(Beginning of Study text)

4.Merge Two Sorted Array
Given two sorted integer arrays nums1 and nums2, merge nums2 into nums1 as one sorted array.
The number of elements initialized in nums1 and nums2 are m and n respectively. You may assume that nums1 has a size equal to m + n such that it has enough space to hold additional elements from nums2.
Example 1:
Input: nums1 = [1,2,3,0,0,0], m = 3, nums2 = [2,5,6], n = 3
Output: [1,2,2,3,5,6]Example 2:
Input: nums1 = [1], m = 1, nums2 = [], n = 0
Output: [1]Solution I
class Solution {
public:
void merge(vector<int>& nums1, int m, vector<int>& nums2, int n) {
vector<int> v;
int i=0,j=0;
while(i<m && j<n){
if(nums1[i] <= nums2[j]){
v.push_back(nums1[i]);
i++;
}
else{
v.push_back(nums2[j]);
j++;
}
}
while(i<m){
v.push_back(nums1[i]);
i++;
}
while(j<n){
v.push_back(nums2[j]);
j++;
}
for(int i=0;i<v.size();i++){
nums1[i] = v[i];
}
}
};This algorithm uses a Time Complexity :O(n) but uses an Extra Space Complexity:O(n)

(End of Study text)
(Beginning of Supplied material)

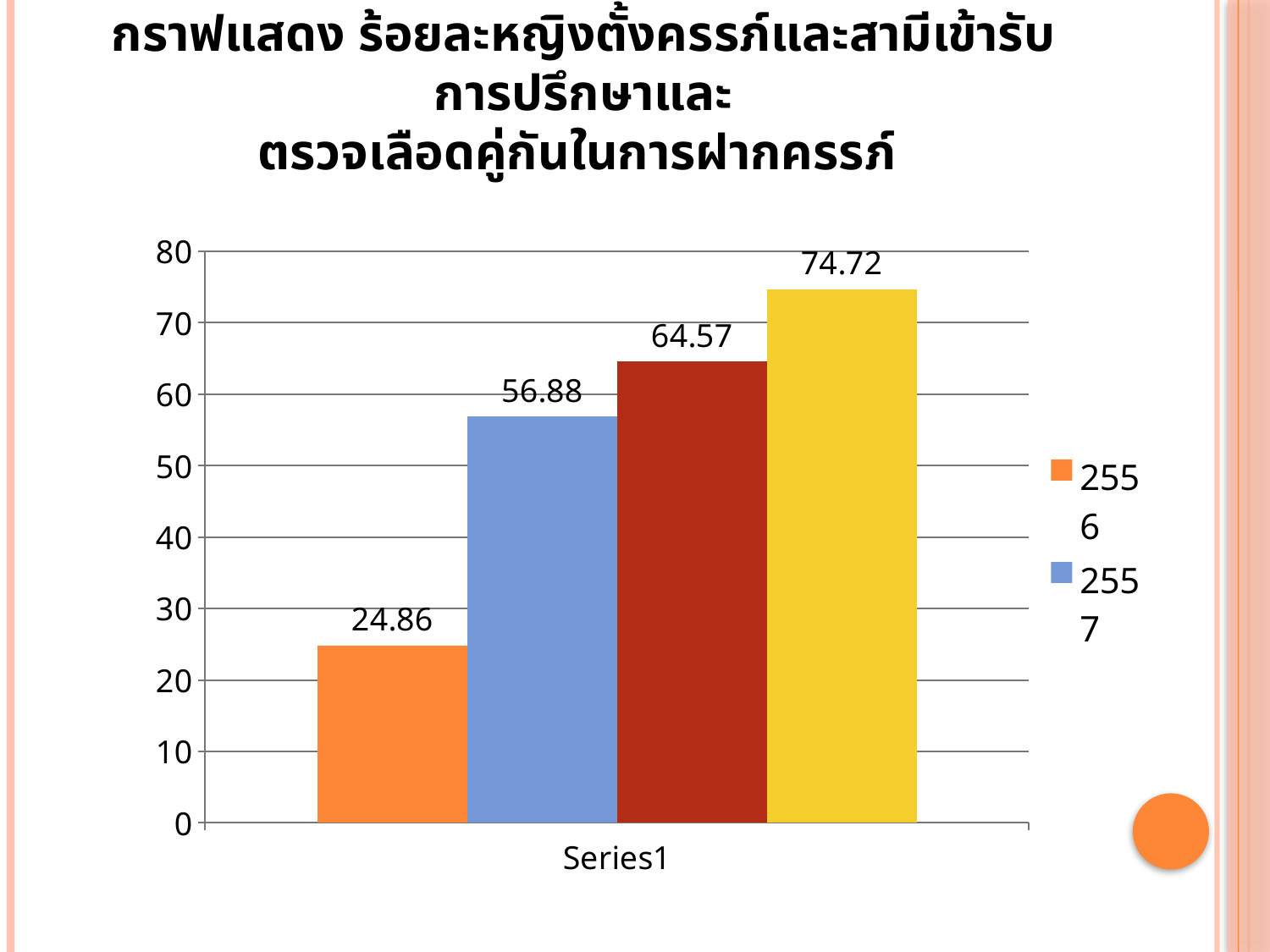
What is the highest value shown on the chart? 74.72 What is the value for 2557? 56.88 Which is larger, the value for 2556 or the value for 2557? 2557 Do the bar values rise or fall from left to right? rise What kind of chart is shown on the slide? bar chart Is the value for 2556 greater or less than 30? less What is the difference between the values for 2557 and 2556? 32.02 What is the category label shown on the x axis? Series1 What is the lowest value shown on the chart? 24.86 What is the value for 2556? 24.86 Is the value for 2557 greater or less than 50? greater How many bars are plotted on the chart? 4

(End of Supplied material)

Task brief: Please list every parameter of the merge function in the merge-two-sorted-arrays text, in order, with the type of each.

Answer space: nums1 (vector<int>&), m (int), nums2 (vector<int>&), n (int)